■ GOAL OF THE EXERCISE
Extract every line starting at the line that contains "Is point 118,208, in" and ending with the final line of the data, inclusive; give only those lines, word for word.

■ ROWS
##############################
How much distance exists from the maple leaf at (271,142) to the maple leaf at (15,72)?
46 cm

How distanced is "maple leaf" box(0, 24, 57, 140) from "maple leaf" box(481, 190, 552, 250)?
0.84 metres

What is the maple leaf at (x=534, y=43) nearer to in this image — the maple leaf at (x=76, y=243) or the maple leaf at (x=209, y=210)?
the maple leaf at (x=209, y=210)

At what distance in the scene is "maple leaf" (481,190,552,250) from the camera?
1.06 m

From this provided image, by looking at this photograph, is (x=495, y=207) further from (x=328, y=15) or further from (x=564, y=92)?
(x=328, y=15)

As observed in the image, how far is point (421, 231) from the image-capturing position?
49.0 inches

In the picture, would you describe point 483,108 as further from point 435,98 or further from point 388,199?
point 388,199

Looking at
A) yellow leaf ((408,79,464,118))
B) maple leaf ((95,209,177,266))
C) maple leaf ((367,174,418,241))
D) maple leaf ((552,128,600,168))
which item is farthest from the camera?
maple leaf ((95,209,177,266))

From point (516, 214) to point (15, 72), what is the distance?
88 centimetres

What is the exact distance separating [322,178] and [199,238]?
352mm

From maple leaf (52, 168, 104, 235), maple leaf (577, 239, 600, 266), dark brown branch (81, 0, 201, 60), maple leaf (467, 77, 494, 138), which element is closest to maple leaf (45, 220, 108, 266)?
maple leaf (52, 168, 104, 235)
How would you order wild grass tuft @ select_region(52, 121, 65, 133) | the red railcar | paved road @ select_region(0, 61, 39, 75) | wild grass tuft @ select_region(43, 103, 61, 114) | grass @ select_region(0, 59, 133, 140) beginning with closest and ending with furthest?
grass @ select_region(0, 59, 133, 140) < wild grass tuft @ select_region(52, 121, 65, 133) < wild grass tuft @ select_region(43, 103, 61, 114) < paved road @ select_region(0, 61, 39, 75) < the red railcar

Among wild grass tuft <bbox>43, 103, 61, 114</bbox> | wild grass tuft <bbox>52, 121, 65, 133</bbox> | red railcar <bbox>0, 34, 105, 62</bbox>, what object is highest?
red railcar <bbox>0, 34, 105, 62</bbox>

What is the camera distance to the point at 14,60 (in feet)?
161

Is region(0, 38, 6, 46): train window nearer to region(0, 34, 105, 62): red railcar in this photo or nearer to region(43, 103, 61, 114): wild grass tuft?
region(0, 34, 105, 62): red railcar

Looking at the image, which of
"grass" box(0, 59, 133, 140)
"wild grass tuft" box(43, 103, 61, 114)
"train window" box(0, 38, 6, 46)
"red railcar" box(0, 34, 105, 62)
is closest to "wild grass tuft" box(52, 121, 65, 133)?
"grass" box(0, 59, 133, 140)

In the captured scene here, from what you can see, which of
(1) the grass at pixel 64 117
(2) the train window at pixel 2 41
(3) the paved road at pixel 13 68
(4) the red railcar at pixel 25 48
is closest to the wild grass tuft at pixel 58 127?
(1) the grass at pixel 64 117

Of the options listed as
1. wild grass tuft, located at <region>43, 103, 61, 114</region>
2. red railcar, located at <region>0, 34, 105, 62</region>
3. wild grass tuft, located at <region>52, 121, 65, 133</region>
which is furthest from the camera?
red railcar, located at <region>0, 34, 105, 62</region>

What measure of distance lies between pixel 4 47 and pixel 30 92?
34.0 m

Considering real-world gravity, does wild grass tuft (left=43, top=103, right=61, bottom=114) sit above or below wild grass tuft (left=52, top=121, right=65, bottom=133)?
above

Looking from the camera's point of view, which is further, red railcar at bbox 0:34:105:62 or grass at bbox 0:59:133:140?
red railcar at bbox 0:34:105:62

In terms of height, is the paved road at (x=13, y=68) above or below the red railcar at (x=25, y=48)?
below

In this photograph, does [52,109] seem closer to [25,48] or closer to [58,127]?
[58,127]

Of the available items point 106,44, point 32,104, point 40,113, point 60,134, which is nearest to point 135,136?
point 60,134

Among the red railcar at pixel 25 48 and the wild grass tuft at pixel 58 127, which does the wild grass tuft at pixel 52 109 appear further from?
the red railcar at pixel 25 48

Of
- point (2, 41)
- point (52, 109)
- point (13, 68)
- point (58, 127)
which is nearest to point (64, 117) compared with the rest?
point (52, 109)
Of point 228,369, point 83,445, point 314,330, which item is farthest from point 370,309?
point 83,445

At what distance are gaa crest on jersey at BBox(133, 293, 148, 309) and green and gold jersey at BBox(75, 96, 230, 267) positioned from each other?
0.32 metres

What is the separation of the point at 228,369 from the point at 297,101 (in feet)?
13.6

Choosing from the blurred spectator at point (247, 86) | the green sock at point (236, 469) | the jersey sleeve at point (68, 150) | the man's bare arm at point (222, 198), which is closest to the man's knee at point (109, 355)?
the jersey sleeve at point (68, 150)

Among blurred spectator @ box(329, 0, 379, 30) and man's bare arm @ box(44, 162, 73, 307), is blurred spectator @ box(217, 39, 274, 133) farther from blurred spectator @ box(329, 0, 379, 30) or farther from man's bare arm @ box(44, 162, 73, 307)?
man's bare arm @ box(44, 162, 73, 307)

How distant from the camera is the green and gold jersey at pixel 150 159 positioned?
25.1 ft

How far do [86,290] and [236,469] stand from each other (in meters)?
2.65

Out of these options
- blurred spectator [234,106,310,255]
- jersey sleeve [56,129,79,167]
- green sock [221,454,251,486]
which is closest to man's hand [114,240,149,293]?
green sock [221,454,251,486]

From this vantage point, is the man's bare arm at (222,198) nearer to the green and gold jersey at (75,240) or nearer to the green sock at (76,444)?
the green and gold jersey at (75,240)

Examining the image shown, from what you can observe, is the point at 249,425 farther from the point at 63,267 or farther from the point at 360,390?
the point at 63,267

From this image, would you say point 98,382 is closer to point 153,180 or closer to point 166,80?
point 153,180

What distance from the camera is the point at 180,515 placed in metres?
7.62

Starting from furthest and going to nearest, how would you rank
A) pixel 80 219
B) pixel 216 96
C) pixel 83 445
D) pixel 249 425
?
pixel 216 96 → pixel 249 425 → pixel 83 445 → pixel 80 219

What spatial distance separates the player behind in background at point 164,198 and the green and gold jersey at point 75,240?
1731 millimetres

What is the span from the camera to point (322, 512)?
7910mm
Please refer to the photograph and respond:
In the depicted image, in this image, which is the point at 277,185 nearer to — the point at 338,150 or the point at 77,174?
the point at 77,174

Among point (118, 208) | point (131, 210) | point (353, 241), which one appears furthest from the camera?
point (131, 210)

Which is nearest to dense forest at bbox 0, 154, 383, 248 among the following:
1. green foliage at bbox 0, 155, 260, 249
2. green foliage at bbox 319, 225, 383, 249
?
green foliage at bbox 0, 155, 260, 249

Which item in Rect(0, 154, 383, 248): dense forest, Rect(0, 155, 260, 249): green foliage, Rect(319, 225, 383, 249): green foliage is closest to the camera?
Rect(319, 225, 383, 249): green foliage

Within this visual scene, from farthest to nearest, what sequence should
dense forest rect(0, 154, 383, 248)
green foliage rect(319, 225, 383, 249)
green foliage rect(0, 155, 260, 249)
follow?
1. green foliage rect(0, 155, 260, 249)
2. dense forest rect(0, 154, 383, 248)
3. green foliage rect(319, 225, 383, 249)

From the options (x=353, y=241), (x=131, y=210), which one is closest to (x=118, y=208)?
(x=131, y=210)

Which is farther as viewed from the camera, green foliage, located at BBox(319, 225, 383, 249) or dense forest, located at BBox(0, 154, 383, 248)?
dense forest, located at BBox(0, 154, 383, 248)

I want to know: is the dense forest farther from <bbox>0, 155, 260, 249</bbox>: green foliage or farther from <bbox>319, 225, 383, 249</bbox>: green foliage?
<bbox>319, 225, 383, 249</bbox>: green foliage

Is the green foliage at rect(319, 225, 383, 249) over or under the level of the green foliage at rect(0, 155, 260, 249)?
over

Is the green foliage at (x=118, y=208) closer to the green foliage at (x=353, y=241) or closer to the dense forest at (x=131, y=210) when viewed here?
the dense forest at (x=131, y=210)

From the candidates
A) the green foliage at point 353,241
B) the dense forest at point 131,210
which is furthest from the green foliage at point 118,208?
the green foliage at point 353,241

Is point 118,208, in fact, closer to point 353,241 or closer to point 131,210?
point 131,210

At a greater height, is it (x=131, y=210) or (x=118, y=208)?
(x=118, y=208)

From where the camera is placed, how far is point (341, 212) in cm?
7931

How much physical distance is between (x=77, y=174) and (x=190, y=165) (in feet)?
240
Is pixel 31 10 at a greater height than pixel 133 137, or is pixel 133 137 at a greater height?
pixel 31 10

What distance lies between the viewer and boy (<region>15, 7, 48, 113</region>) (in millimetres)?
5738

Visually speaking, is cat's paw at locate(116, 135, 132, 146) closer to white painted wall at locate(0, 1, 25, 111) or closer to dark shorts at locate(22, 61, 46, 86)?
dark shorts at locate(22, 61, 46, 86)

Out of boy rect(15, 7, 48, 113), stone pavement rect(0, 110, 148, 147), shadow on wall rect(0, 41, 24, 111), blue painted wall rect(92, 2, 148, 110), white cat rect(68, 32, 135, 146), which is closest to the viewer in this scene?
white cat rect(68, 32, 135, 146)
##############################
■ FULL ANSWER
Is point 118,208, in fact, closer to point 353,241 or closer to point 131,210?
point 131,210

At a greater height, is it (x=131, y=210) or (x=118, y=208)?
(x=118, y=208)

From where the camera is placed, how far is point (341, 212) in cm?
7931

How much physical distance is between (x=77, y=174) and (x=190, y=165) (in feet)?
240
Is pixel 31 10 at a greater height than pixel 133 137, or is pixel 133 137 at a greater height?
pixel 31 10

What distance lies between the viewer and boy (<region>15, 7, 48, 113</region>) (in millimetres)?
5738

Visually speaking, is cat's paw at locate(116, 135, 132, 146) closer to white painted wall at locate(0, 1, 25, 111) or closer to dark shorts at locate(22, 61, 46, 86)?
dark shorts at locate(22, 61, 46, 86)

Out of boy rect(15, 7, 48, 113), stone pavement rect(0, 110, 148, 147), shadow on wall rect(0, 41, 24, 111), blue painted wall rect(92, 2, 148, 110), white cat rect(68, 32, 135, 146), which is closest to the viewer in this scene?
white cat rect(68, 32, 135, 146)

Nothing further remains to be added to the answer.